▶ [What to do] Reproduce, word for word, the lines in the material below starting with the one that has "MAKE IT HOME Logo (USPTO, 12.02.2019)" and going on through the one that has "luj kab part". Leave out all pictures.

▶ [Data extract]
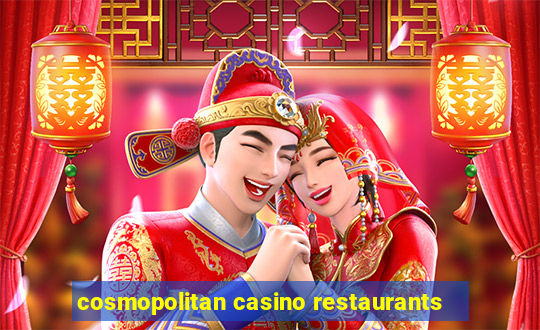 cosmopolitan casino restaurants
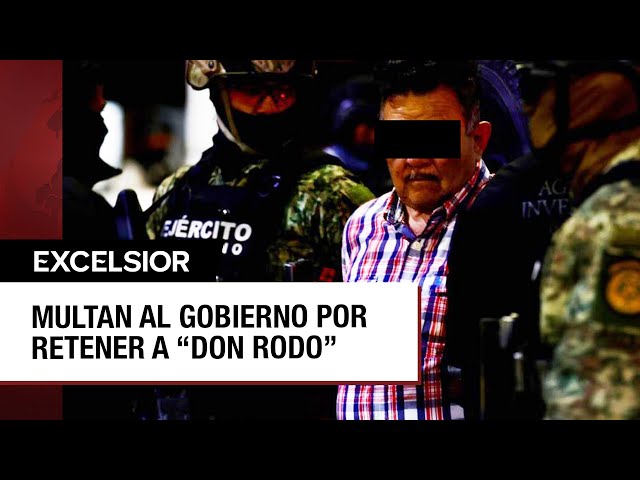 ⁣Gobierno federal pagará 50 mil pesos de multa por retener en prisión a Don Rodo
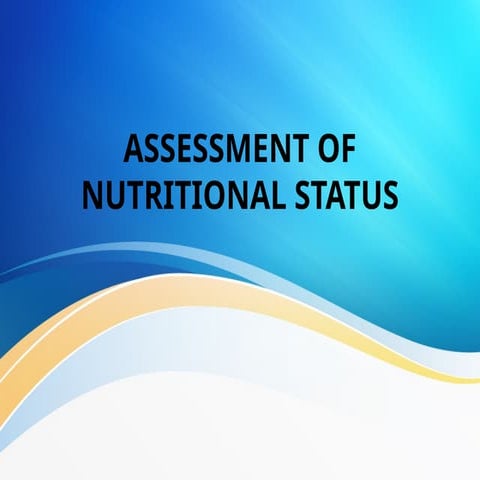 Assessment Of Nutritional Status | PPT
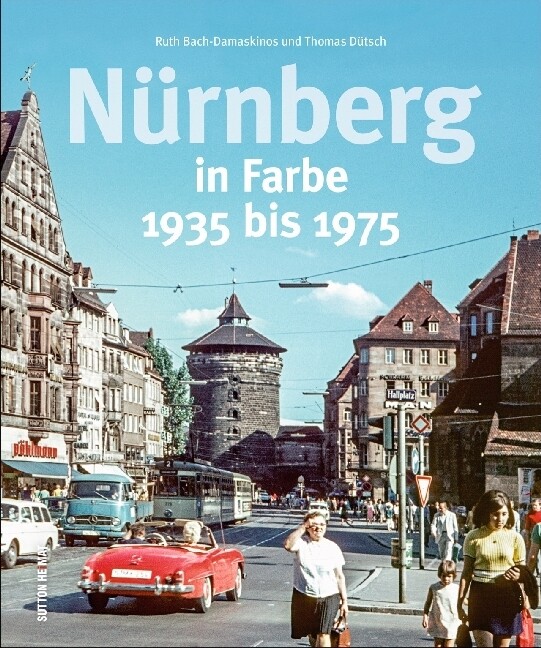 Thumbnail - Nürnberg In Farbe Von Ruth Bach-damaskinos, Thomas Dütsch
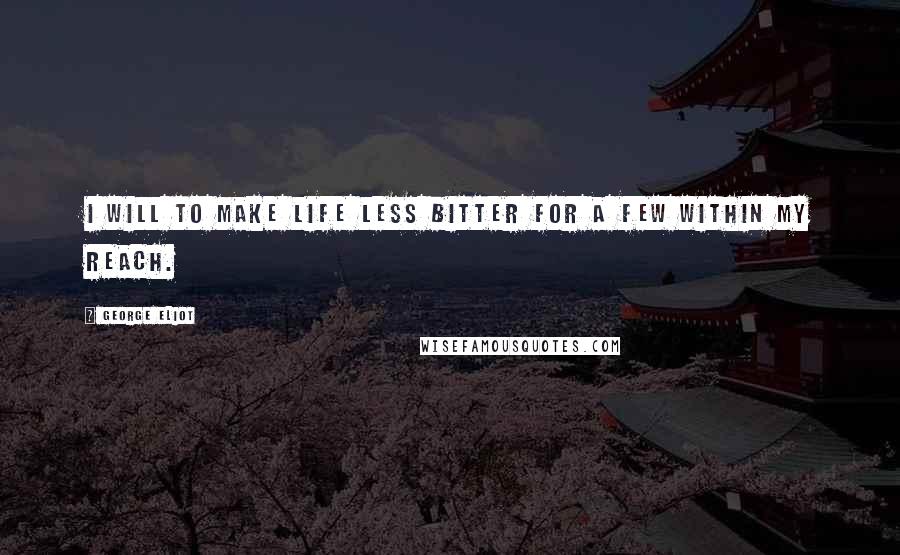 George Eliot Quotes: I will to make life less bitter for a few within my reach.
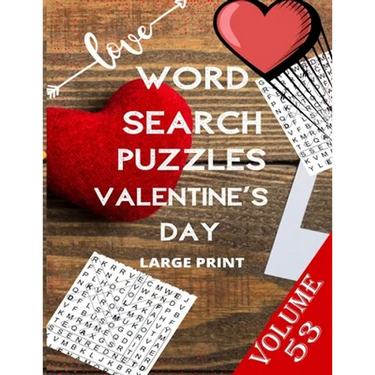 Love Word Search Puzzles Valentine's Day Large Print Volume 53: word search games for Adults, 8.5*11 large print word search books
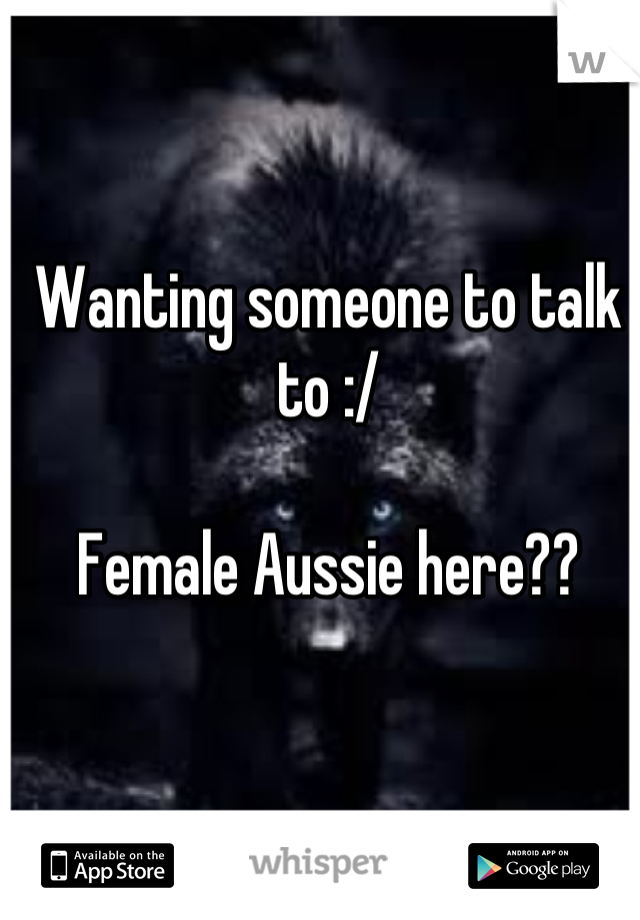 Wanting someone to talk to :/ 

Female Aussie here??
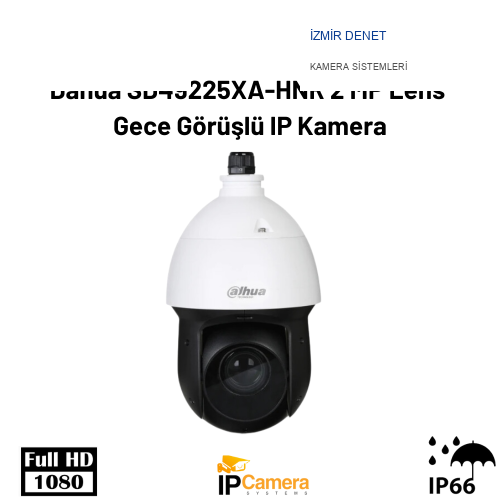 Dahua SD49225XA-HNR 2 MP  Lens Gece Görüşlü IP Kamera
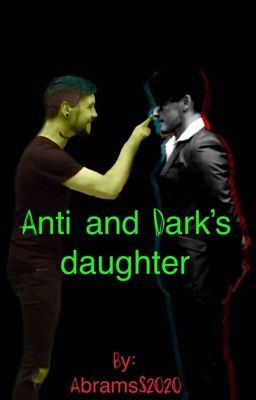 Anti and Dark's daughter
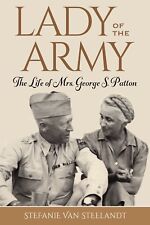 Lady of the Army: The Life of Mrs. George S. Patton - Hardcover picture
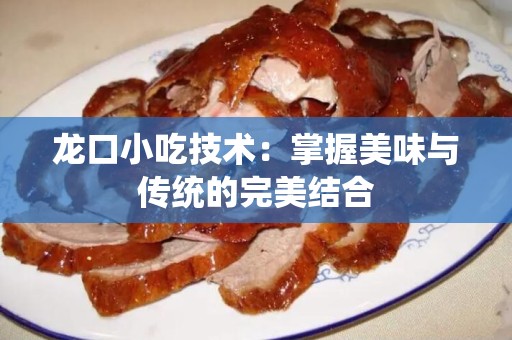 龙口小吃技术：掌握美味与传统的完美结合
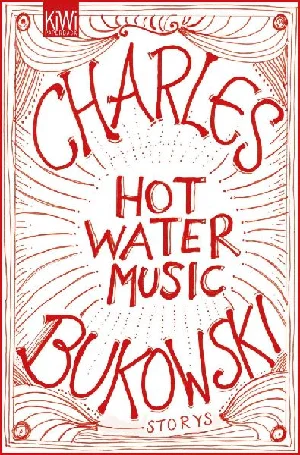 Obrazek BUKOWSKI, C: HOT WATER MUSIC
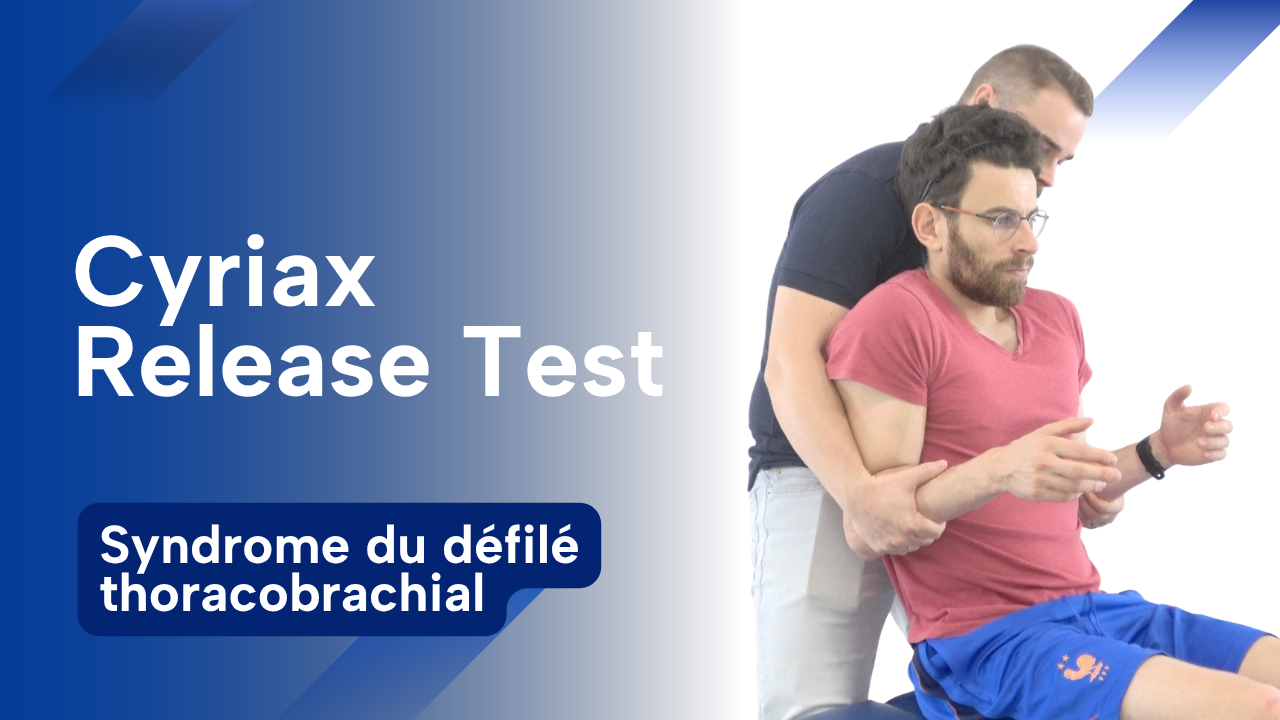 Vignette de la vidéo du test clinique Cyriax Release Test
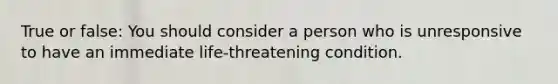 True or false: You should consider a person who is unresponsive to have an immediate life-threatening condition.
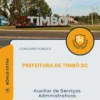 Apostila Auxiliar de Serviços Administrativos Prefeitura de Timbó SC 2026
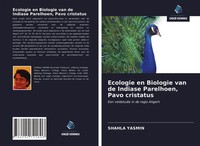 Ecologie En Biologie Van De Indiase Parelhoen, Pavo Cristatus Shahla Yasmin Buch
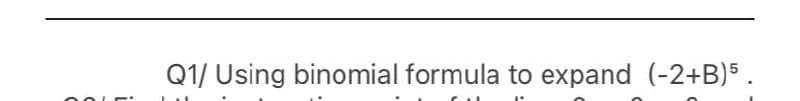 Q1/ Using binomial formula to expand (-2+B)5.
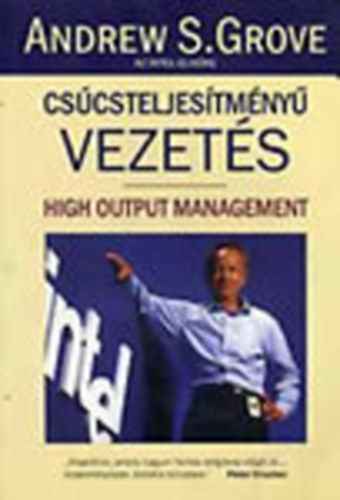 Andrew S. Grove Andrew S. Grove - Csúcsteljesítményű vezetés (High Output Management)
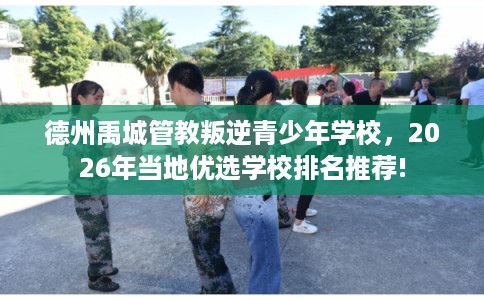 德州禹城管教叛逆青少年学校，2026年当地优选学校排名推荐!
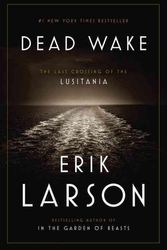 Cover Art for 9780307408860, Dead Wake: The Last Crossing of the Lusitania by Erik Larson
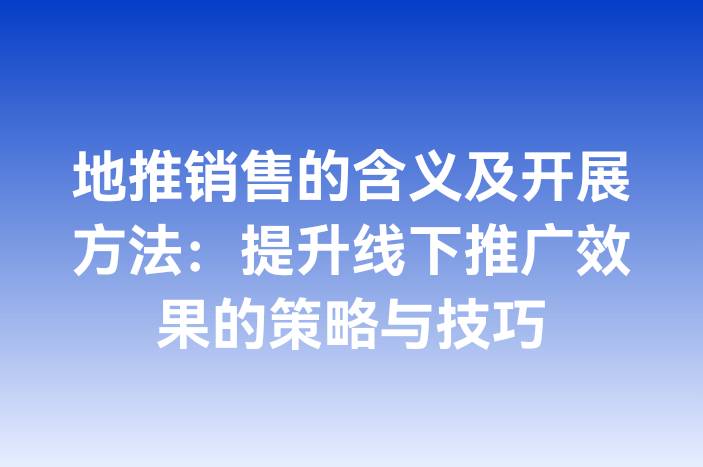 地推销售的含义及开展方法：提升线下推广效果的策略与技巧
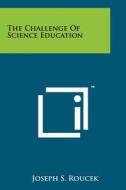 The Challenge of Science Education edito da Literary Licensing, LLC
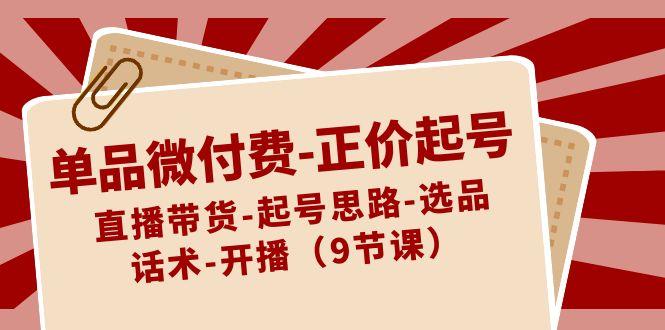 单品微付费正价起号：直播带货-起号思路-选品-话术-开播(9节课)-资源宝库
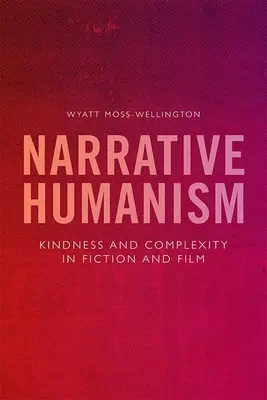 L'humanisme narratif : Bonté et complexité dans la fiction et le cinéma - Narrative Humanism: Kindness and Complexity in Fiction and Film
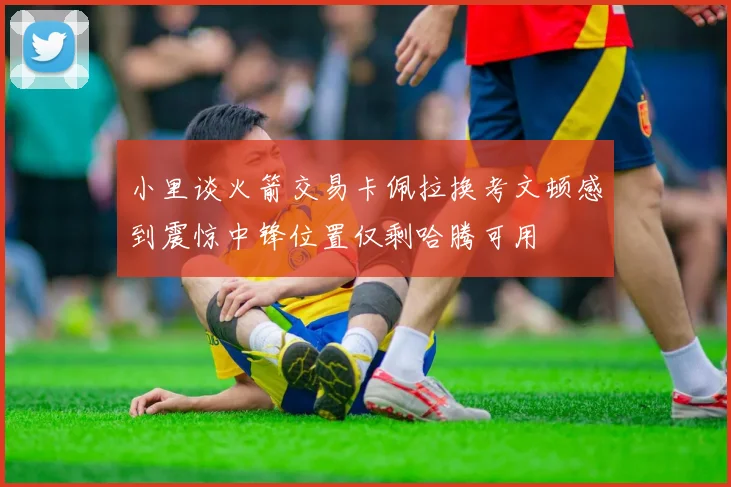 小里谈火箭交易卡佩拉换考文顿感到震惊中锋位置仅剩哈腾可用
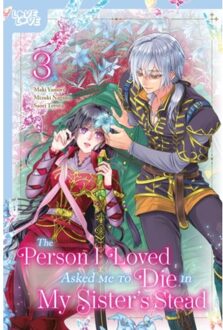 The Person I Loved Asked Me To Die In My Sister's Stead, Volume 3 - Mizuki Nagano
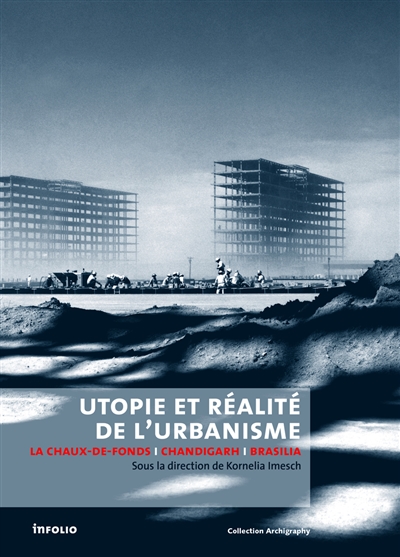 Utopie et réalité de l'urbanisme. : La Chaux-de-Fonds-Chandigarh-Brasilia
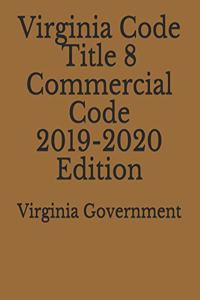 Virginia Code Title 8 Commercial Code 2019-2020 Edition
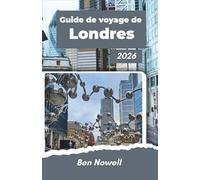 Guide de voyage de Londres 2026: Conseils pratiques pour gérer l'échelle, la météo, les horaires et les attentes dans une ville mondiale en constante évolution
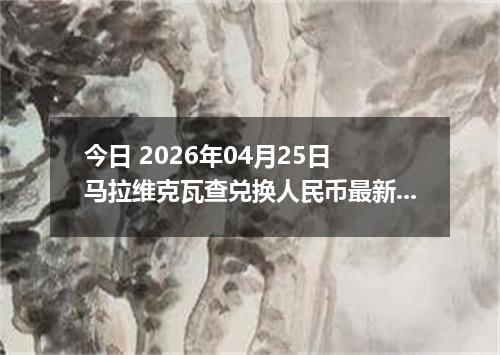今日 2026年04月25日 马拉维克瓦查兑换人民币最新汇率行情
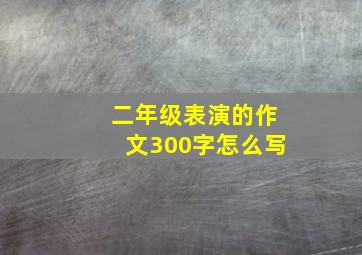 二年级表演的作文300字怎么写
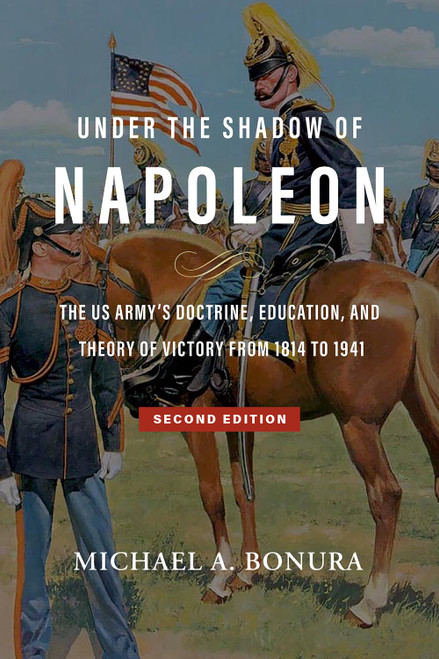 Under the Shadow of Napoleon: The US Army's Doctrine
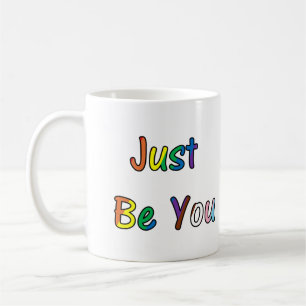Just Be You Coffee Mug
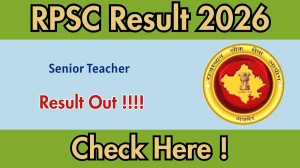 RPSC Senior Teacher Result 2026 OUT - Download Scorecard @rpsc.rajasthan.gov.in RPSC Senior Teacher Result 2026 OUT - Download Scorecard @rpsc.rajasthan.gov.in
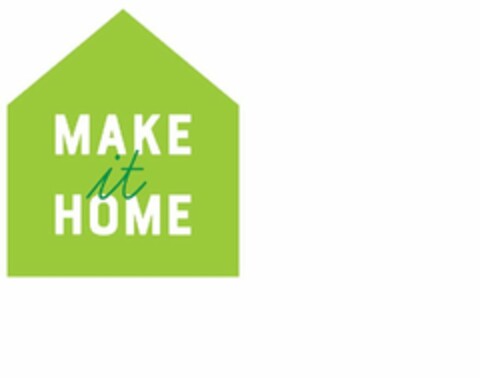 MAKE IT HOME Logo (USPTO, 12.02.2019)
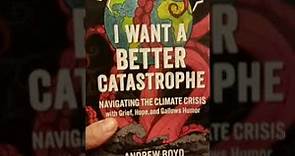 Dancing around Guy McPherson Paradox: Andrew Boyd's book I Want a Better Catastrophe: an Eco-Doomer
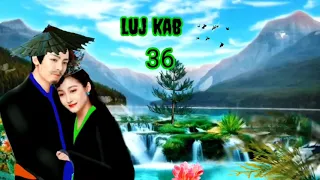 luj kab part 36 hmong storieds 苗族的故事 23/07/2021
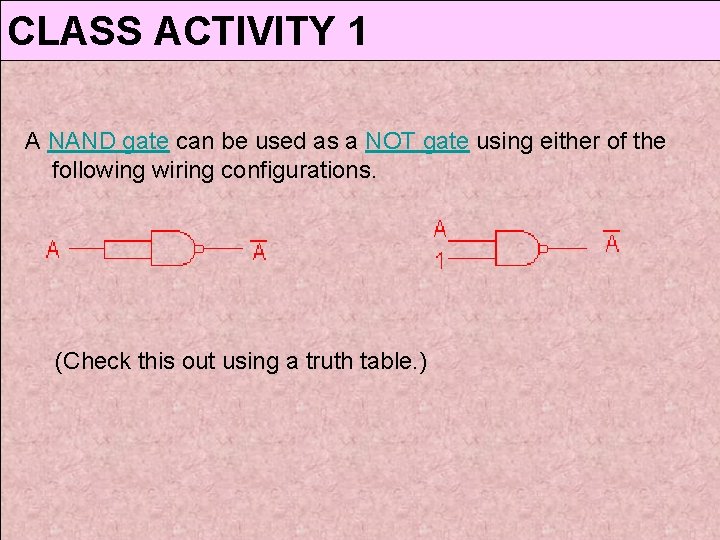 CLASS ACTIVITY 1 A NAND gate can be used as a NOT gate using CLASS ACTIVITY 1 A NAND gate can be used as a NOT gate using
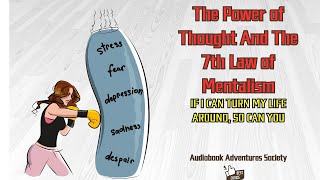 The Power of Thought And The 7th Law of Mentalism Audiobook [upl. by Bess942]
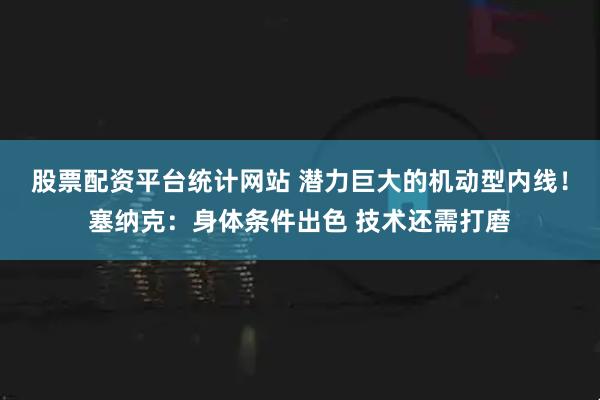 股票配资平台统计网站 潜力巨大的机动型内线！塞纳克：身体条件出色 技术还需打磨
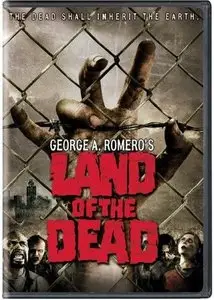 Land of the Dead - Georges A. Romero (2005)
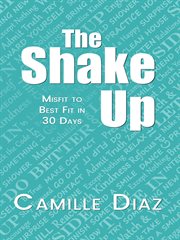 The shake up : misfit to best fit in 30 days cover image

▶ [Solution to this problem]
 MAKE IT HOME Logo (USPTO, 12.02.2019)
 Dancing around Guy McPherson Paradox: Andrew Boyd's book I Want a Better Catastrophe: an Eco-Doomer
 luj kab part 36 hmong storieds 苗族的故事 23/07/2021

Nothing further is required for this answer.